In October, Irish lawmakers instead doled out an additional €1.6 million, an 11 percent annual rise, for the agency’s war chest. It was enough to hire up to 40 more employees, but remained well below what many inside had hoped for.
“Governments all signed up to this law,” Dixon told POLITICO, adding that she was satisfied with the budget increase her agency was given. “If you want to meet those expectations, additional staff are going to be required.”
The budget decision came at a delicate time.
Ireland’s regulators had expected to announce their first major decision against Facebook by the end of 2019. It would be the culmination of years of work and a symbol that Dublin was able to fulfill its role as the West’s first line of defense against data protection abuses.
But amid legal delays, the decision — linked to how Facebook failed to explain to users how their data would be shared between WhatsApp and the social network, the internet messenger’s parent company — stalled. An announcement was postponed well into 2020.

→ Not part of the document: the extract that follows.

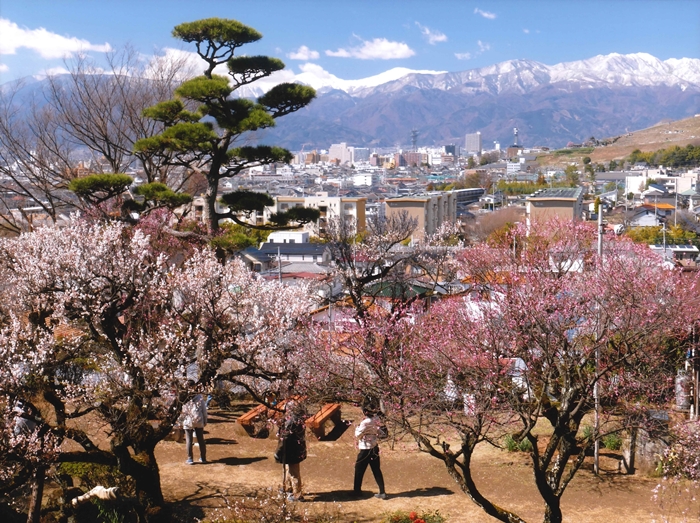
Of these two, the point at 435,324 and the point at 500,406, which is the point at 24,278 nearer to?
the point at 435,324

For Dublin’s supporters, the delay was unavoidable. Better to wait and build cases that would hold up in court, they insist. “We want to create sustainable solutions to problems that have been around in data protection for a long time,” Dixon said when asked about why no enforcement action against tech companies had yet to be published. She did not comment on any specific case.
But for those already losing patience with Ireland, the country’s inability to bring Silicon Valley to heel almost two years after Europe’s new privacy regime began had started to wear thin.
“I won’t say they did a good job,” said Caspar, the German regulator, in reference to the Irish privacy watchdog. “To do a good job, they would need to issue draft (enforcement) decisions.”
Vincent Manancourt contributed reporting from Brussels, Elisa Braun contributed reporting from Paris.